Se nulla è, vale a dire se ontologicamente fosse accettato, è chiaro che entra in collisione con l'essere. Ma il vero problema metafisico e problematizzato da alcuni filosofi, è quando il nulla
è, sebbene non venga accettato ontologicamente, ma si rileva come contraddizione.
La nostra attuale cultura accetta di fatto il nulla, per questo alcuni la definiscono contraddittoria:
la vita che viene dal nulla e scompare nel nulla,: l'universo stesso che viene dal nulla fino a sparire in un lontano futuro.
Per questo se il tutto fosse l'insieme che comprende due insiemi(o sottoinsiemi) l'essere, inteso come essenti come esseri esistenti e il nulla quindi come non-essenti, si entra in un'aporia, in una contraddizione del fondamento . E qui allora se dovessimo dare uno statuto di essente anche al nulla, dovremmo accettare che il non-è esiste, e che quindi il mondo si dà come anche come contraddizione che "vive" che è essente.
Allora il non-essere o non-uno è parte del Tutto e si mostra al mondo attraverso le contraddizioni e ciò potrebbe spiegare il dualismo ; appena dopo il principio del fondamento nascono i "contrari" , ad ogni termine positivo si accompagna un negativo. Il dualismo può spiegare la storia, l'ignoranza umana, lo stato umano nel mondo.
La teoria insiemistica, "ingenua" di Cantor, spiega che ad ogni tipologia di numero: naturale, reale, razionale, irrazionale, ecc, è un insieme e ognuno di questi insiemi ha numeri infinitesimali .
@bobmax
Sono d'accordo che l'Essere non coincide con l'esistere, soprattutto in termini temporali (passato, presente, futuro) come ho già espresso.

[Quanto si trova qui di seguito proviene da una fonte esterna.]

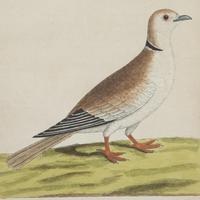 Set of Four Dove Coloured Engravings by Eleazar Albin 18thc (3 of 5)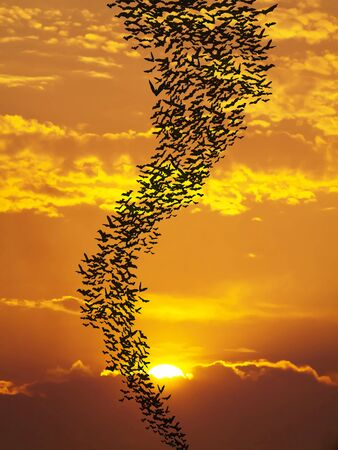 Bats flying againt sun and golden sky may use for horrible theme or halloween theme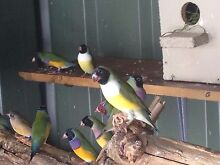 Gouldian finches Kyeemagh Rockdale Area Preview
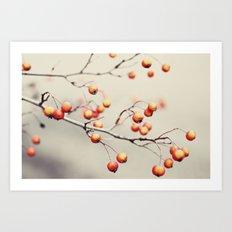 berries in the woods Art Print
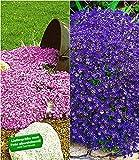 BALDUR-Garten Bodendecker Polsterstauden-Kollektion rosa & blau 3 Pflanzen Blaukissen Aubretia und 3 Pflanzen Phlox Polsterphlox Teppichphlox Moosphlox 3 Pflanzen Phlox subulata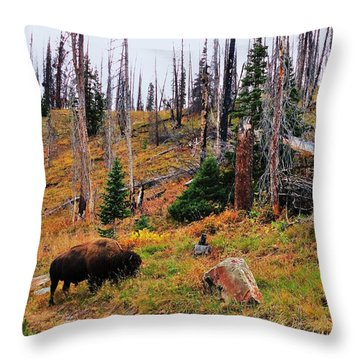 Western Icon Throw Pillow by Benjamin Yeager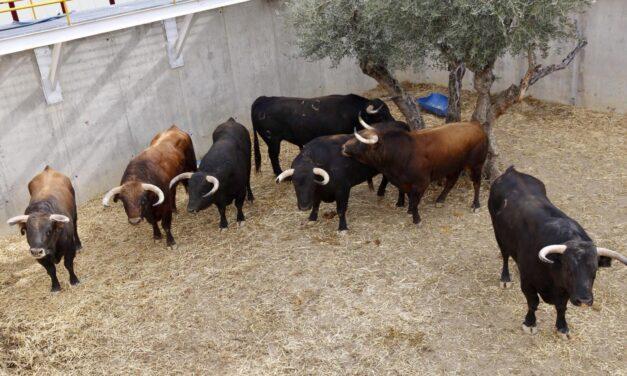 Cinco toros de José Vázquez y uno de Daniel Ruiz, para esta tarde en Illescas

Esatto: l'Essere è origine.
E qui si aprono le divergenze: L'Essere "è", è prima di ogni esistenza ,se è originario e fondamento e quindi non coincide necessariamente con l'esistenza, ma è possibile che appaia nel mondo come esistenza.
Se io, tu....o chiunque, possiamo dire, cioè possiamo parlarne, discuterne, problematizzarlo, dell'Essere, significa che qualche relazione fra noi che esistiamo, che siamo nell'insieme degli esistenti, c'è. Non potremmo dire nulla di ciò che nemmeno come pensiero sarebbe pensabile.
C'è quindi una relazione fra l'Essere e l'esistenza. Ed è l'esistenza stessa che chiama in causa l'Essere.
La causa della vita, da chi o cosa mai sarebbe data? Noi viviamo, esistiamo, è un fatto prima ancora di un'opinione o interpretazione. Se L'essere allora fosse origine, ribadisco, una relazione causale fra esistenza ed Essere è necessaria.
Per quale motivo l'"io" dovrebbe essere un'illusione? Semmai l"io" che è, in quanto siamo noi singoli individui umani, è qualcosa relazionato alla coscienza e consapevolezza di essere.
Poi questo essere può essere coerente o contraddittorio , in funzione delle relazioni fra essere ed esistenza, richiamate dalla coscienza e consapevolezza.
Il nostro singolo e individuale essere, è necessariamente relazionato all'Essere originario e fondamento e colma la frattura fra divenire ed eterno.
Altro ancora sarebbe dire "perché noi umani, in quanto essenti intelligenti, siamo nel divenire"?
@ per tutti
Non può esserci una netta frattura fra ciò che esiste e ciò che è , fra ciò che è fuori dal tempo e quindi eterno e ciò che appare nel divenire degli essenti, che nascono e muoiono, che appaiono e scompaiono. Questo ragionamento era già chiaro nei suoi problemi in Platone ,prima ancora che in Aristotele. Entrambi non ritenevano corretto ciò che Parmenide aveva sancito , che ciò che è non può divenire, vale a dire passare dall' è al non-è.. Ma il divenire è altrettanto un fatto come la vita che vi appare, come noi stessi naturalmente e fisicamente.
Ritengo che la filosofia che accetta la contraddizione del fondamento spieghi e superi quelle originarie che comunque l'avevano internamente più intuita che capita.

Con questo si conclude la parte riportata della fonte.